Posted by Atilla Kiraly, Software Engineer, and Rory Pilgrim, Product Manager, Google Research

Lung cancer is the leading cause of cancer-related deaths globally with 1.8 million deaths reported in 2020. Late diagnosis dramatically reduces the chances of survival. Lung cancer screening via computed tomography (CT), which provides a detailed 3D image of the lungs, has been shown to reduce mortality in high-risk populations by at least 20% by detecting potential signs of cancers earlier. In the US, screening involves annual scans, with some countries or cases recommending more or less frequent scans.

The United States Preventive Services Task Force recently expanded lung cancer screening recommendations by roughly 80%, which is expected to increase screening access for women and racial and ethnic minority groups. However, false positives (i.e., incorrectly reporting a potential cancer in a cancer-free patient) can cause anxiety and lead to unnecessary procedures for patients while increasing costs for the healthcare system. Moreover, efficiency in screening a large number of individuals can be challenging depending on healthcare infrastructure and radiologist availability.

At Google we have previously developed machine learning (ML) models for lung cancer detection, and have evaluated their ability to automatically detect and classify regions that show signs of potential cancer. Performance has been shown to be comparable to that of specialists in detecting possible cancer. While they have achieved high performance, effectively communicating findings in realistic environments is necessary to realize their full potential.

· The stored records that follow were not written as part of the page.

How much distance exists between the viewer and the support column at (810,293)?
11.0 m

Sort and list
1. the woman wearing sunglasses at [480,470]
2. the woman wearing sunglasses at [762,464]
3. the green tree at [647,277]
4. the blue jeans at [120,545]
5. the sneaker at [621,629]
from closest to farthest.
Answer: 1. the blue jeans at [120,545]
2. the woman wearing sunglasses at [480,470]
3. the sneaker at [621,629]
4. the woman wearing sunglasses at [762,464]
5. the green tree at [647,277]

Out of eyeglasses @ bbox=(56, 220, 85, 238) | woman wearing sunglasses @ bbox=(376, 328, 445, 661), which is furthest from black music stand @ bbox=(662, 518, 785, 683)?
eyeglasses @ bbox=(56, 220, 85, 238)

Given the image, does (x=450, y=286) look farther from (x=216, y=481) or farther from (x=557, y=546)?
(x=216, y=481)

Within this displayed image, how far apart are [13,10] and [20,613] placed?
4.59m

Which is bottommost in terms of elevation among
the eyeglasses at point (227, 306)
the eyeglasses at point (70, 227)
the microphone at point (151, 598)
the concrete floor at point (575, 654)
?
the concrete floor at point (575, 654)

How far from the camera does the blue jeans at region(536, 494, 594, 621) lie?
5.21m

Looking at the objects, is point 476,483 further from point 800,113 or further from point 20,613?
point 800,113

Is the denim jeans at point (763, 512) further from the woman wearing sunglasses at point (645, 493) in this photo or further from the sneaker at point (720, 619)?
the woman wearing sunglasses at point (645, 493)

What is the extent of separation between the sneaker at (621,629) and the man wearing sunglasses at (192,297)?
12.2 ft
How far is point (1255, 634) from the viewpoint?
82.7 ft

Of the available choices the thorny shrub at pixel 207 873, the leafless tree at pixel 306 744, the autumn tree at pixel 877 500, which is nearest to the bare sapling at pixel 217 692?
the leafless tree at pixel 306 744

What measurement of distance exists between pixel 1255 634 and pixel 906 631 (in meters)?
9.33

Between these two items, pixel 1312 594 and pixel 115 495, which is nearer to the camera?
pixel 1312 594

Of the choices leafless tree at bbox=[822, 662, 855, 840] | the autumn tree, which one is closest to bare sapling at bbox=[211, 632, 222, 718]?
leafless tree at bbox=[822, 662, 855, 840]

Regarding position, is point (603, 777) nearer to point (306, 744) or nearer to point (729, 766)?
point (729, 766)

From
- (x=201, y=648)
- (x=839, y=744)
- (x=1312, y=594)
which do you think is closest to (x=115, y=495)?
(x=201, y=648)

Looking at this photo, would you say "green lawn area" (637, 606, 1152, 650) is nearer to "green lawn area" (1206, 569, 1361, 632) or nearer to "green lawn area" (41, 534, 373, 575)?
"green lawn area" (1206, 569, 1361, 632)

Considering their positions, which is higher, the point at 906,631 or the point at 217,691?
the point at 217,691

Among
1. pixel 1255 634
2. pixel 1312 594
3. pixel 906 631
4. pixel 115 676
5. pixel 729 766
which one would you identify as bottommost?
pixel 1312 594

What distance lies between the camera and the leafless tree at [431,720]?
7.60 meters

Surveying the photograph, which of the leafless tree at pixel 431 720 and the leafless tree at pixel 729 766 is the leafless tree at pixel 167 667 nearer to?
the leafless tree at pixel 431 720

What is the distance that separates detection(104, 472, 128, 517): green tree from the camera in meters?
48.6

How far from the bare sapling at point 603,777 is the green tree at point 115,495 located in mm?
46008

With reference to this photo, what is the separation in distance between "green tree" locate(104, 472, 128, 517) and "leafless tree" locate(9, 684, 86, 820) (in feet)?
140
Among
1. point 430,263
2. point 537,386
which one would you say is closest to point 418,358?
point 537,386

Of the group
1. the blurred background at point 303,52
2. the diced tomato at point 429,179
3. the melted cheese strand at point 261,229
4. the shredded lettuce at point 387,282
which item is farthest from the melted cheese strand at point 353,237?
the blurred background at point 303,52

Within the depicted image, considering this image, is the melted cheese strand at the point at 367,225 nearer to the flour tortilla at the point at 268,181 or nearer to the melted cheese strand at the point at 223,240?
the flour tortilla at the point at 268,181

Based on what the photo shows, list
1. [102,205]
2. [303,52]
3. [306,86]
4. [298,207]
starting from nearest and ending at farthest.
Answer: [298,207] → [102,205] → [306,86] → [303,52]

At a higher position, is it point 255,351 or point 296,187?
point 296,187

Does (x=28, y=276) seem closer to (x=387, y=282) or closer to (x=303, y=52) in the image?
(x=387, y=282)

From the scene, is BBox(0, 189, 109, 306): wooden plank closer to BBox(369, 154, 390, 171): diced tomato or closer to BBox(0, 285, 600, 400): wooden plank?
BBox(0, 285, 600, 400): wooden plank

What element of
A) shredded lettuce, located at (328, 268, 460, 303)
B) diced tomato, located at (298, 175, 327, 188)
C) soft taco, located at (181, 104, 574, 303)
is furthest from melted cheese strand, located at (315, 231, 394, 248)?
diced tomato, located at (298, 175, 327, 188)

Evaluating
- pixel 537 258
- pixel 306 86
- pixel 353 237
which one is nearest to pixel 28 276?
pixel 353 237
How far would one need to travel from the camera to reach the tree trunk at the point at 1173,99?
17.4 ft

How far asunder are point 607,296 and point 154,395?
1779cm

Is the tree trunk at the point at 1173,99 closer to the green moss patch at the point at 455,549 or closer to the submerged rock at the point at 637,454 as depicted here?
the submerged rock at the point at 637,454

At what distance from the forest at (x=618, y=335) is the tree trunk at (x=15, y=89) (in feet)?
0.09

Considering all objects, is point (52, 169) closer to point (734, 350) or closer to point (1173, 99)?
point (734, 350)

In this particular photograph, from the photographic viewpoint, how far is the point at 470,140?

To that end, in “Assistive AI in Lung Cancer Screening: A Retrospective Multinational Study in the US and Japan”, published in Radiology AI, we investigate how ML models can effectively communicate findings to radiologists. We also introduce a generalizable user-centric interface to help radiologists leverage such models for lung cancer screening. The system takes CT imaging as input and outputs a cancer suspicion rating using four categories (no suspicion, probably benign, suspicious, highly suspicious) along with the corresponding regions of interest. We evaluate the system’s utility in improving clinician performance through randomized reader studies in both the US and Japan, using the local cancer scoring systems (Lung-RADSs V1.1 and Sendai Score) and image viewers that mimic realistic settings. We found that reader specificity increases with model assistance in both reader studies. To accelerate progress in conducting similar studies with ML models, we have open-sourced code to process CT images and generate images compatible with the picture archiving and communication system (PACS) used by radiologists.

Developing an interface to communicate model results

Integrating ML models into radiologist workflows involves understanding the nuances and goals of their tasks to meaningfully support them. In the case of lung cancer screening, hospitals follow various country-specific guidelines that are regularly updated. For example, in the US, Lung-RADs V1.1 assigns an alpha-numeric score to indicate the lung cancer risk and follow-up recommendations. When assessing patients, radiologists load the CT in their workstation to read the case, find lung nodules or lesions, and apply set guidelines to determine follow-up decisions.

Our first step was to improve the previously developed ML models through additional training data and architectural improvements, including self-attention. Then, instead of targeting specific guidelines, we experimented with a complementary way of communicating AI results independent of guidelines or their particular versions. Specifically, the system output offers a suspicion rating and localization (regions of interest) for the user to consider in conjunction with their own specific guidelines. The interface produces output images directly associated with the CT study, requiring no changes to the user’s workstation. The radiologist only needs to review a small set of additional images. There is no other change to their system or interaction with the system.

Example of the assistive lung cancer screening system outputs. Results for the radiologist’s evaluation are visualized on the location of the CT volume where the suspicious lesion is found. The overall suspicion is displayed at the top of the CT images. Circles highlight the suspicious lesions while squares show a rendering of the same lesion from a different perspective, called a sagittal view.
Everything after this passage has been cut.